The Zio patch is more expensive than older monitors: about $360 for Medicare versus $100 to $150 for Holter monitors, King said. The higher price can occasionally cause trouble with insurance reimbursement, though Gerstenfeld estimated about 80 percent of insurance companies cover the patch.

More data on its usefulness will help, Weinstein said. The company did a study comparing data generated by the Zio to that from Holter monitors in people with atrial fibrillation, and found that physicians changed their medical decisions 28 percent of the time because of the Zio report, according to King.

"A lot of that had to do with different levels of drugs or discontinuation of different heart-related drugs, different procedures, and, in some cases, life-critical things like pacemakers needing to be implanted," King said. "It was a very powerful study."

But the Zio isn't suitable for every situation, Gerstenfeld said.

"It's not transmitting currently in real time, so if someone has something really worrisome, like they're passing out, you want to know right away if that happens," Gernstenfeld said. "The Zio patch — it's recording for two weeks, then the patient sends it in, then we get the report a week later — so there's a couple week delay before we get the report."

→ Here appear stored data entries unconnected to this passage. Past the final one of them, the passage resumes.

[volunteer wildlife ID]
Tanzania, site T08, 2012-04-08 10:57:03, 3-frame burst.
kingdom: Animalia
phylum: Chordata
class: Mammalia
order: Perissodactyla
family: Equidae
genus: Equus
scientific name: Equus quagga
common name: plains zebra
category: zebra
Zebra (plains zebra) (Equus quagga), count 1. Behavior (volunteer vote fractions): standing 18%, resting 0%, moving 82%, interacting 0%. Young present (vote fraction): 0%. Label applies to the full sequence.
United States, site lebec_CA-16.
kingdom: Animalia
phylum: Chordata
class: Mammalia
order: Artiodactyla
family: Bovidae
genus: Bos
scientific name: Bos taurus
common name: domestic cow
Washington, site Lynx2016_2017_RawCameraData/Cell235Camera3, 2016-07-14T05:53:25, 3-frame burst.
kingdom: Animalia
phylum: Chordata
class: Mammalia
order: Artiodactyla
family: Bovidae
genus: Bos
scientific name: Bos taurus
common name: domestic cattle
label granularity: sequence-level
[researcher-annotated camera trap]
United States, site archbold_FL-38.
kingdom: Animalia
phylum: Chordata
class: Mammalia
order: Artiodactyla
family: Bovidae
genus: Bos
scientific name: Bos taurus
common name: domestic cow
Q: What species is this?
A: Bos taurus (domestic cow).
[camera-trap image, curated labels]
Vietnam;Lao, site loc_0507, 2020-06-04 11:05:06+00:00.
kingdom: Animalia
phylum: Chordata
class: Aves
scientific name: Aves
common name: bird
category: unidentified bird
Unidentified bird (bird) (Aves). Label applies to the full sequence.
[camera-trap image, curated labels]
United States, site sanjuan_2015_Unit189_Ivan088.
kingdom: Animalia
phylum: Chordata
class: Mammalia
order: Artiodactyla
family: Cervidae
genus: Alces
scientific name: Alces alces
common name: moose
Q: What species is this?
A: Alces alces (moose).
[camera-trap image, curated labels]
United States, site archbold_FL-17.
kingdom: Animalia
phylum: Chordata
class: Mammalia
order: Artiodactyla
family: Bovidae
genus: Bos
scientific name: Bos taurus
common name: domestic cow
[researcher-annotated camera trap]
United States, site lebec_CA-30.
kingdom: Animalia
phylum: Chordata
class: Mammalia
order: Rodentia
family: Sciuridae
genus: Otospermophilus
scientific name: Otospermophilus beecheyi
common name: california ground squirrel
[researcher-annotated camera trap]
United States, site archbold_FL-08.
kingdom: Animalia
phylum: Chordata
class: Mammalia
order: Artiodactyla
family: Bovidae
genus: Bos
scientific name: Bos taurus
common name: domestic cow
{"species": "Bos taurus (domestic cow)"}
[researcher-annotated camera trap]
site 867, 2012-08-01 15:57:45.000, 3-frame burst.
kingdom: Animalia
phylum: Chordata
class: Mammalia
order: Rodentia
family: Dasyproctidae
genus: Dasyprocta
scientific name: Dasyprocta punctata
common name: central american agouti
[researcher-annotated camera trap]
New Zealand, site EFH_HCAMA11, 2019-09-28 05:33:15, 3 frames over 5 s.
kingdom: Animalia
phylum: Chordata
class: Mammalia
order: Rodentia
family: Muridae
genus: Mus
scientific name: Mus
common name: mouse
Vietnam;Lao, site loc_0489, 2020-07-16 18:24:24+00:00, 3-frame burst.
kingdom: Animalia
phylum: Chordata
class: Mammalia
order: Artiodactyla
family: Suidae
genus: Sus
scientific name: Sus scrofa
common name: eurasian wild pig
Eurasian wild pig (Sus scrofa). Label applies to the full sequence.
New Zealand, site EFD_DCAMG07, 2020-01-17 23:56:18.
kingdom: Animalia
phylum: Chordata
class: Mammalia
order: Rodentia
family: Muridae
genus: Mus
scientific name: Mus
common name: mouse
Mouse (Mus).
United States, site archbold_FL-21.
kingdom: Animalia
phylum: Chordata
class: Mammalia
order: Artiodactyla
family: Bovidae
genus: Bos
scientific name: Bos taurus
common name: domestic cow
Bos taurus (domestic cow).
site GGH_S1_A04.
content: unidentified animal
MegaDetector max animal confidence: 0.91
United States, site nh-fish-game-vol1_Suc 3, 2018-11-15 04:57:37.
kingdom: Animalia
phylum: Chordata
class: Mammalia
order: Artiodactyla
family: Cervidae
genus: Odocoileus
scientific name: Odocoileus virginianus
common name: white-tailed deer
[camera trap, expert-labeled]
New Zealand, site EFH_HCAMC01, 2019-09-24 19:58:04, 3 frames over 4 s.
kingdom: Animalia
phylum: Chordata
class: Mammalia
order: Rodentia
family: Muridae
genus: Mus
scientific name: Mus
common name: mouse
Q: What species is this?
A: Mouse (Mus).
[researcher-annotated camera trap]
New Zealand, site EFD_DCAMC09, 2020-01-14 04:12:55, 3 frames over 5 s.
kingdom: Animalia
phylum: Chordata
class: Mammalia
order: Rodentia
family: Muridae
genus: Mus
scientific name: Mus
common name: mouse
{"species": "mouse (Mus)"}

The market opportunity, according to Weinstein, is huge: there are more than 4 million cardiac diagnostic tests done in the U.S. every year, putting the market size at more than $1.5 billion, he estimates. The company said in December it expected to have more than $62 million in 2016 revenue.

Sarah, despite the mysteriousness of his heartbeat, said his condition is well-managed. In addition to having used the Zio, he has an implanted cardiac monitor made by Medtronic designed to capture infrequent episodes like his. And he says he'd never go back to a Holter monitor.

"My opinion is that the Zio patch basically renders the Holter monitor useless," Sarah said. "It was an amazing experience. I forgot it was on during multiple occasions, and it was better than any other cardiac monitoring experience that I ever had."